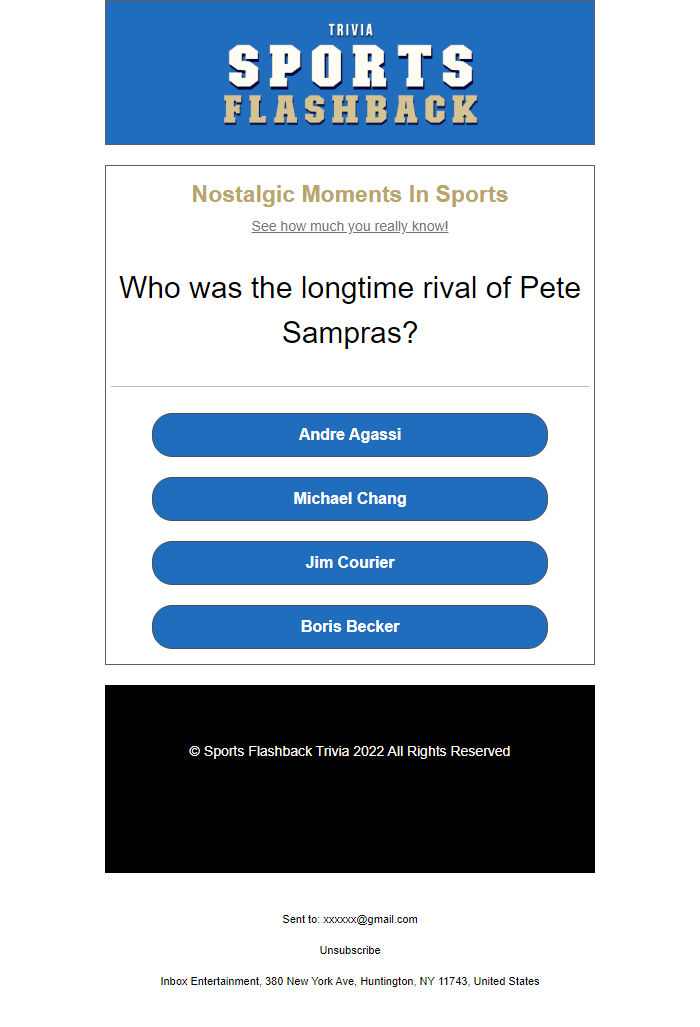 TRIVIA
SPORTS
FLASHBACK

Nostalgic Moments In Sports

See how much you really know!

Who was the longtime rival of Pete Sampras?

Andre Agassi

Michael Chang

Jim Courier

Boris Becker

© Sports Flashback Trivia 2022 All Rights Reserved

Sent to: xxxxxx@gmail.com

Unsubscribe

Inbox Entertainment, 380 New York Ave, Huntington, NY 11743, United States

- [PROBLEM DETAILS]: The expected output is the exact run of lines from the first line of the material above through the line that contains "Unsubscribe", minus any pictures.

- [YOUR SOLUTION]:
 TRIVIA
SPORTS
FLASHBACK

Nostalgic Moments In Sports

See how much you really know!

Who was the longtime rival of Pete Sampras?

Andre Agassi

Michael Chang

Jim Courier

Boris Becker

© Sports Flashback Trivia 2022 All Rights Reserved

Sent to: xxxxxx@gmail.com

Unsubscribe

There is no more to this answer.